My So-Called Super Powers

My so-called super powers

Mamacita says:  I have super powers, but they’re not the super powers I would have chosen.  They’re not the super powers I wanted. If I had been allowed to choose my talents, I would have picked singing, dancing, and astronaut skills.   I don’t even have a green thumb – heck, I can kill a cactus in a couple of weeks just by walking past it.  However, like a talent for sight-reading music containing a lot of sharps, and the ability to perform mathematical calculations involving numbers over a hundred without a calculator, my super powers are real.  They’re just weird.

    1.  I can make the phone and/or doorbell ring by merely thinking about going to the bathroom.
    2. I can turn on the cable and the TV with perfect coordination three times, but the fourth time will involve an expensive house call from the cable guy and, for some reason I for the life of me can’t figure out, the landline phone.
    3. I know nothing about sports and care even less, but every year I put a few dollars on whatever team nobody else wanted, or the team wearing the colors that take my fancy, or the team that hasn’t appeared in the news for rape or drugs or booze, or the team on which nobody has smoked for years or, better still, ever, and every year I win something.  It’s to the point that I have to chase down and play hide and seek with the guy collecting money; people don’t even want me to have a look at the weird forky team matchup thing.  Last year I won sixty dollars, and I just PayPal-ed the guy ten dollars and asked him to put it on any team that was left over.  It’s a gift, but I have no idea what I’m doing.  We generally go out to eat on the winnings.
    4. All I have to do is step into the shower and before I’m even wet, someone will need me to drive them somewhere really important and they have to leave immediately.
    5. I am the only person in this house who understands the mechanism and righteousness of the toilet paper holder.
    6. I know where the light bulbs, batteries, scissors, and tape are “hidden.”
    7. I understand the philosophy and workings of clumping kitty litter.
    8. I can find the Christmas tree topper in under thirty seconds.
    9. I keep a goodly supply of spices and herbs, and I know how to use them.  I even grow them, thanks to my son’s Christmas present.

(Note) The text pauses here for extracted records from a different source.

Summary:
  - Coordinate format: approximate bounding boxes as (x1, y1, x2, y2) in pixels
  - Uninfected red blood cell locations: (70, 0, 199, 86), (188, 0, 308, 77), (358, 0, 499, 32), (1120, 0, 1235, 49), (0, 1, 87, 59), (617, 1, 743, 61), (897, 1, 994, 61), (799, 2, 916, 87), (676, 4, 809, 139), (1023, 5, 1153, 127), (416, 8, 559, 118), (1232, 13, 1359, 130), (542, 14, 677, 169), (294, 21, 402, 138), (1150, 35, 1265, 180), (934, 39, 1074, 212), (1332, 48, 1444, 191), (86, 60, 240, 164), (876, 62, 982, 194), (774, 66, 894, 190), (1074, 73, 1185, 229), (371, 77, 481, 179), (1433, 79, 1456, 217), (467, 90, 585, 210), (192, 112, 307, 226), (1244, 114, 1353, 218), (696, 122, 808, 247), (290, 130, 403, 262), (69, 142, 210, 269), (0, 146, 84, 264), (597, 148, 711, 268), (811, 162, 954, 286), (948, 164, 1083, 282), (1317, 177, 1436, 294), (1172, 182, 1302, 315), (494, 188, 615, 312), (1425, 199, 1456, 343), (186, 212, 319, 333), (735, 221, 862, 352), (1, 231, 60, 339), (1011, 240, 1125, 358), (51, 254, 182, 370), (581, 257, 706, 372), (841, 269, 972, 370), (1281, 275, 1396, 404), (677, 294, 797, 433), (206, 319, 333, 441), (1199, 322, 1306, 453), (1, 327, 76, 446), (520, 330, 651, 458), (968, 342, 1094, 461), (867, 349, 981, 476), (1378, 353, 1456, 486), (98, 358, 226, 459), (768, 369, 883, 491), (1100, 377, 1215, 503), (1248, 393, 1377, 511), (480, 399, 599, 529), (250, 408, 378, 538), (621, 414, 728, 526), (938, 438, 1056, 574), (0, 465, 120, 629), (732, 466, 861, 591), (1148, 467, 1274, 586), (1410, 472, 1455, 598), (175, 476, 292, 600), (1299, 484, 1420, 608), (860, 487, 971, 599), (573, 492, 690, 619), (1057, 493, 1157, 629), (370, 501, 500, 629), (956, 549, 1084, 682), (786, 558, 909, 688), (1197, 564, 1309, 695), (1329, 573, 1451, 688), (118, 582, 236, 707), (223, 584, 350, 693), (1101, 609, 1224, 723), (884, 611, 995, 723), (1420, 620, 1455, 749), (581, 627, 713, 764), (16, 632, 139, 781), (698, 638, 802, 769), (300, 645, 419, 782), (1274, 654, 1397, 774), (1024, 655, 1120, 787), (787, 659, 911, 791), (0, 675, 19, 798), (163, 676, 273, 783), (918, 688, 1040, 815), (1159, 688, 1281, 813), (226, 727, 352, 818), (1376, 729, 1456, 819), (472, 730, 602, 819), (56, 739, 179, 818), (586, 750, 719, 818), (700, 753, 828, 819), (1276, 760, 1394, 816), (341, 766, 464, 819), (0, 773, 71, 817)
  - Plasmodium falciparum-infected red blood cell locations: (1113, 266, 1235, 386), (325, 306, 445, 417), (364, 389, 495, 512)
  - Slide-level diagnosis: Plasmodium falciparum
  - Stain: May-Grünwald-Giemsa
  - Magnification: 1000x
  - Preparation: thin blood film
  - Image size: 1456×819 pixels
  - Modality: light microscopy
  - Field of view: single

      Thank you for this awesome Christmas gift, son!

       

    10. The trash truck comes around every Wednesday morning, so on Tuesday night, I gather up all the trash in the house, bag it, put it in the bin, and wheel the bin out to the curb.  This is not rocket science, but apparently I am the only rocket scientist who lives here.
    11. I have mastered the art of “spring forward” and “fall back.”  My only slightly OCD need for a clock on every wall makes this something that takes a little time (TIME. Get it?  I am so witty.) but twice a year, I get it done.  Other people who live here are just confused about whether or not they’re going to be late because the clock in their vehicle is only correct half the year.  I am too Monk to have a clock that isn’t exactly right, but I am also more than a little bit adamant that other people’s things are their concern, not mine.  This is why I always knocked before entering my children’s bedrooms.  Little kids have rights, too.
    12. Due to the necessity of earning a living and feeding/clothing my children, I have become the master of getting up and going to work even with migraines so blinding I have to crawl around the house on my hands and knees, feeling for the walls because, literally, the migraine has blinded me.  I can pack lunches, feed and dress small children, get them and myself to school, teach all day, work a ball game or dance after school, get everybody home again, bathed, and to bed before crashing and weeping on the floor of the shower stall.  My students always knew when I had a migraine because a vein on the side of my face throbbed.  Apparently it was pretty funny to watch.  When I think about this, my first thought is always “Thank goodness there were no camera phones back then.”  Some autotune and a soundtrack would have been hilarious only if it wasn’t me.

These super powers are not glamorous or spotlight-worthy, but they got, and get, me and other people through many a difficult day, which, when you think about it, is what super powers are supposed to do.